Solving a difficult physics problem can be surprisingly similar to assembling an interlocking mechanical puzzle. In both cases, the particles or pieces look alike, but can be arranged into a beautiful structure that relies on the precise position of each component (Fig. 1). In 1983, the physicist Robert Laughlin made a puzzle-solving breakthrough by explaining the structure formed by interacting electrons in a device known as a Hall bar1. Although the strange behaviour of these electrons still fascinates physicists, it is not possible to simulate such a system or accurately measure the particles’ ultrashort time and length scales.
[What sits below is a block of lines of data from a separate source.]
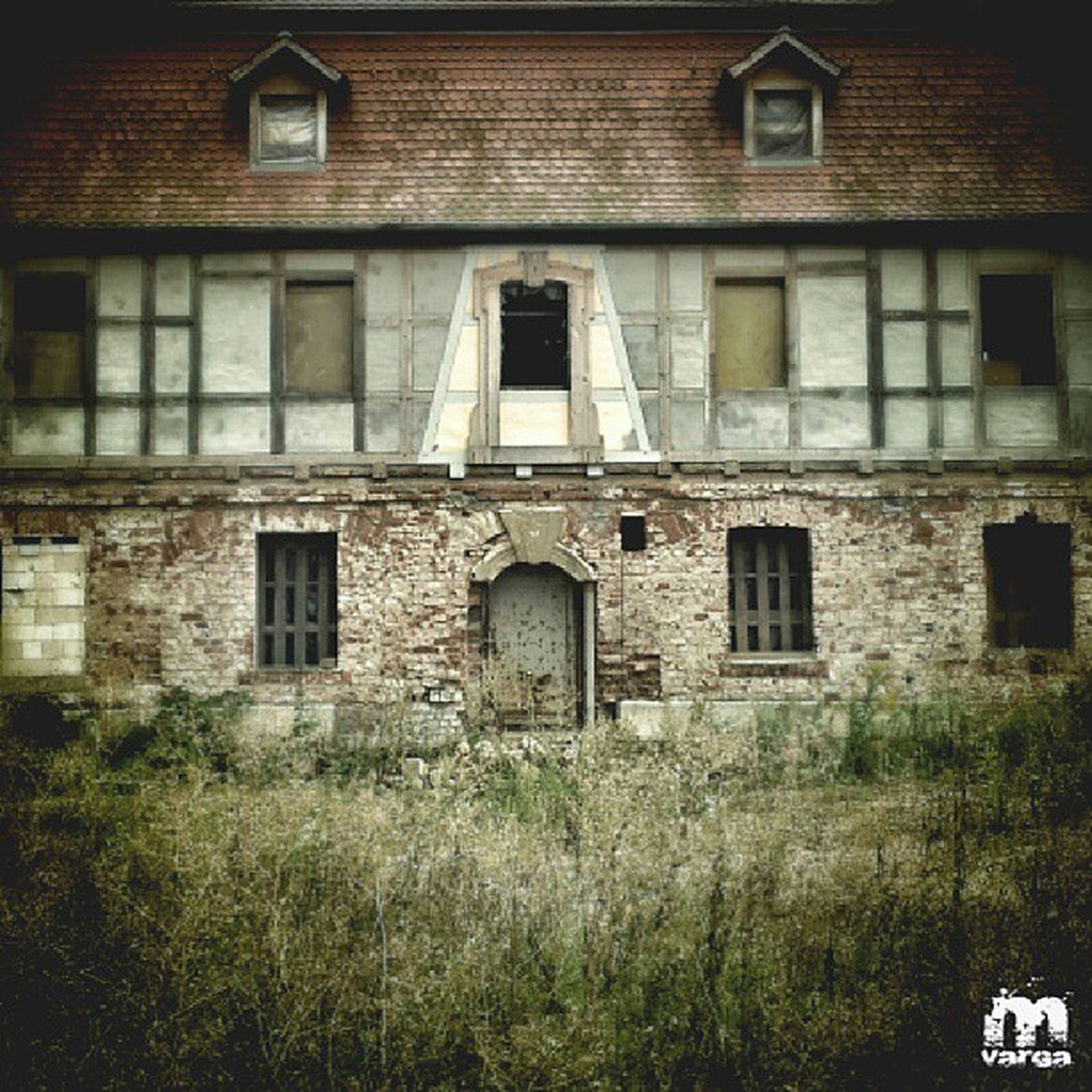 architecture, building exterior, built structure, window, grass, abandoned, house, residential structure, old, building, residential building, obsolete, damaged, field, plant, exterior, day, run-down, outdoors, facade
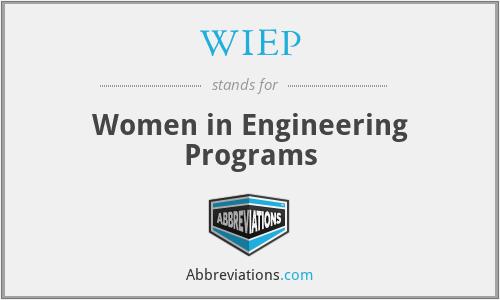 WIEP - Women in Engineering Programs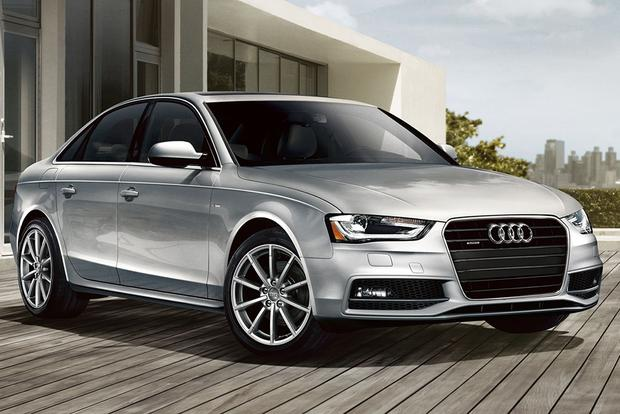 2015 Audi A3 vs. 2015 Audi A4: What's the Difference? featured image large thumb0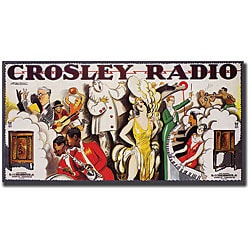 'Crosley Radio' Canvas Art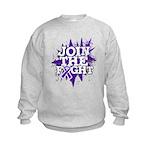 Join Fight Pancreatic Cancer Kids Sweatshirt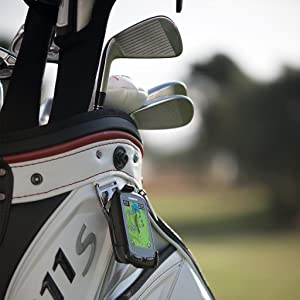 pocked;sized;golf;gps;40000;preloaded;golf;courses;free;lifetime;updates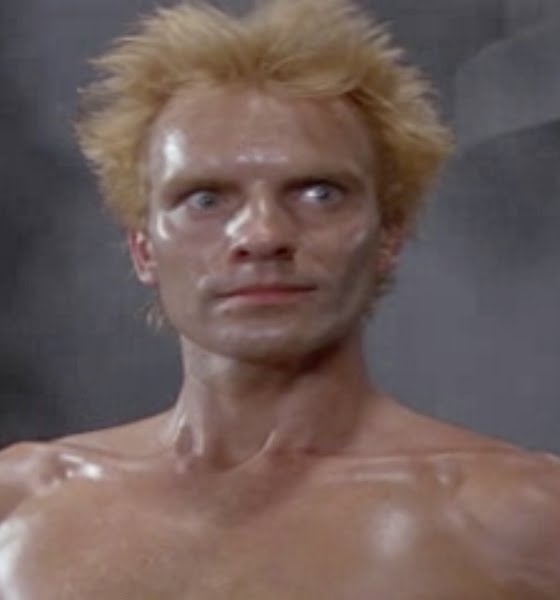 sting.crazy.eyes23.jpg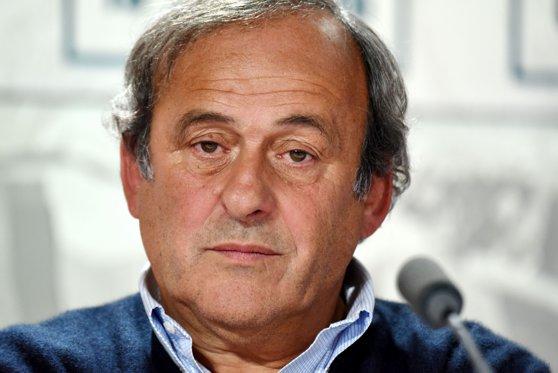Imaginea articolului Fostul preşedinte UEFA şi marele fotbalist Michel Platini a fost arestat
Writing in Nature, Clark et al.2 report the creation of a non-electronic Laughlin state made of composite matter–light particles called polaritons, which are easier to track and manipulate than are electrons.
To picture a Laughlin state, consider a Hall bar, in which such states are usually observed (Fig. 2a). In these devices, electrons that are free to move in a two-dimensional plane are subjected to a strong magnetic field perpendicular to the plane. In classical physics, an electron at any position will start moving along a circular trajectory known as a cyclotron orbit, the radius of which depends on the particle’s kinetic energy. In quantum mechanics, the electron’s position will still be free, but its orbital radius — and, therefore, its kinetic energy — can be increased or decreased only in discrete steps. This feature leads to large sets of equal-energy (energy-degenerate) states called Landau levels. Non-interacting electrons added to the lowest-energy Landau level can be distributed between the level’s energy-degenerate states in many different ways.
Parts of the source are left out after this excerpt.